**DOCUMENT TEXT:**
★ ★ ★ ★ ★

Animals and War Memorials and Water Troughs
Ryan Hediger has just contacted me to let me know that the new book he is editing, Animals and War, has now been accepted by the publishers, Brill, as part of its human-animal series. The wide range of topics includes my chapter on ‘Animals and War Memorials: Different Approaches to Commemorating the Human-Animal Relationship’
The chapter looks at different forms of memorials in different countries and explores the nature of the particular commemoration. One form I analyse are the troughs that commemorated the thousands of horses killed in the South African Wars at the turn of the nineteenth and twentieth centuries. Many thousands of horses had been transported from South America to South Africa to aid the war effort, but over 16,000 died on the sea voyage before even reaching the war zone. In the course of the military engagement more than 400,000 animals had died mostly through neglect and lack of food and rest, rather than injuries caused in the fighting. Brigadier Clabby, the veterinary surgeon who would write the official history of the Royal Army Veterinary Corps, declared, ‘It has been said that never in the history of any British war has there been such a deliberate sacrifice of animal life and of public money.‘ Partly as a result of the outrage of welfare campaigners at the poor treatment suffered by animals, the Royal Army Veterinary Corps was established and in operation by the 1914 -18 war.
Animal welfare campaigners erected commemorative water troughs that would benefit animals themselves. This includes this one in Martock, in Somerset, recently restored and incorporated within the village’s local heritage outside the eighteenth century market house. Here the figure of 450,000 dead animals is given.
Another is the trough, now filled with flowers, in Burstow, Surrey, created in 1903. This was funded by William Tebb. He was a leading campaigner against compulsory vaccination against smallpox. An anti-imperialist, he was also a vice president of the National Canine Defence League (as Dogs Trust was previously called ) and a supporter of the Humanitarian League. The words commemorate ‘the mute fidelity of the 400,000 horses killed and wounded at the call of their masters during the South African war 1899-1902 in a cause of which they knew nothing.’ The sentiments embrace notions of loyalty but the last line of the inscription is significant: ‘This fountain is erected by a reverent fellow creature.’ These challenge the assumption that there is a hierarchical division between ‘masters’ and ‘horses’— or people and animals.

★ ★ ★ ★ ★

**SOURCE DATA:**
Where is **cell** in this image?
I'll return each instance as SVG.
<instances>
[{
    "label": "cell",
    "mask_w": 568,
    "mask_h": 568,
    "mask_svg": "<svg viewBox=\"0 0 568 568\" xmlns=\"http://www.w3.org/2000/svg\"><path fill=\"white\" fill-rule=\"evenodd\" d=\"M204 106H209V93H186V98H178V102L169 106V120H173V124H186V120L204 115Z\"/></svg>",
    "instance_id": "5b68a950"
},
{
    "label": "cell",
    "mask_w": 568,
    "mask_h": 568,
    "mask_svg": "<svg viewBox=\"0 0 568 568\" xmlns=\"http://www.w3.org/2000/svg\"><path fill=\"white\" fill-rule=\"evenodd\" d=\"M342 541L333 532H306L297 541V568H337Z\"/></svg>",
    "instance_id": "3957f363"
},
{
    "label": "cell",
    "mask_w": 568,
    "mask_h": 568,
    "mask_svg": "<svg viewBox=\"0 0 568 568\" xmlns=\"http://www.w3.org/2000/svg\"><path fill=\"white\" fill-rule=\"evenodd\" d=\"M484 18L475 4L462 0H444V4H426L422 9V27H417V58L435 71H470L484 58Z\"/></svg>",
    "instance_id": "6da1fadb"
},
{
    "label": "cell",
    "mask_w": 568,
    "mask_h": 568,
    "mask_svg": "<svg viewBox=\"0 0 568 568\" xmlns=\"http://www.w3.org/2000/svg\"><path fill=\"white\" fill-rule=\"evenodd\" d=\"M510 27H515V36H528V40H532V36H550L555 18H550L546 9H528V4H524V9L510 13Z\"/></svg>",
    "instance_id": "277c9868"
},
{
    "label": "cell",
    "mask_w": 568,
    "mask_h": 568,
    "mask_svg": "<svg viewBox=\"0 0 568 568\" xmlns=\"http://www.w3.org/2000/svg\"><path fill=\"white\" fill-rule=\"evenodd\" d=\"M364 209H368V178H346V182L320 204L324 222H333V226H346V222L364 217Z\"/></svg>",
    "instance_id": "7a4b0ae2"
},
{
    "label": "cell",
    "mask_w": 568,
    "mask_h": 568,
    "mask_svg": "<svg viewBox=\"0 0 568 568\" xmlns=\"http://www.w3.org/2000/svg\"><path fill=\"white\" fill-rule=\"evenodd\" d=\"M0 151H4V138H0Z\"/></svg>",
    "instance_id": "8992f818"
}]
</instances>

★ ★ ★ ★ ★

**TASKS TO PERFORM:**
(a) Summarize the text about animals and war memorials in two sentences.
(b) Continue the text about animals and war memorials from where it stops.

**EXPECTED RESPONSES:**
(a) A chapter on animal war memorials appears in the book Animals and War, which Brill has accepted for its human-animal series, and it examines, among other memorials, the water troughs that commemorate the horses lost in the South African Wars, where more than 400,000 animals died, mostly through neglect and lack of food and rest. Animal welfare campaigners erected such troughs to benefit animals themselves, including one in Martock, Somerset, and one in Burstow, Surrey, funded by William Tebb in 1903, whose inscription challenges the assumption of a hierarchical division between masters and horses.

(b)
The trough form, albeit on a grander scale, was also incorporated in the 1905 commemoration in Port Elizabeth, South Africa, where horses had been landed. As Sandra Swart has discussed in her interesting book Riding High Horses, Humans and History in South Africa a pro- British women’s committee who had been sympathetic to the ‘dejected remounts’ disembarked there initiated this memorial. The memorial included the critical wording : ‘The greatness of a nation depends not so much upon the number of its people or its territory, as in the extent and justice of its compassion.’ Paid for by Mrs Harriet Meyer, from King’s Lynn and cast at Thames Ditton in Surrey it was erected in 1905 in Port Elizabeth before being moved nearby in 1957.
This trough form was no accident. It originated from the design of Joseph Whitehead of the stonemason’s firm, Whitehead. Joseph Whitehead was the same artist who sculpted the controversial Old Brown Dog statue that commemorated animals killed through vivisection in Battersea. Whitehead had become the official contractor to the Metropolitan Drinking Fountain and Cattle Trough Association founded in 1859 by leading Quaker families such as the Buxtons and Hanburys. The Association had created troughs in public thoroughfares both to benefit working animals as such but also to dissuade their keepers from frequenting public houses, the only sites in which fresh water was routinely available for horses and cattle.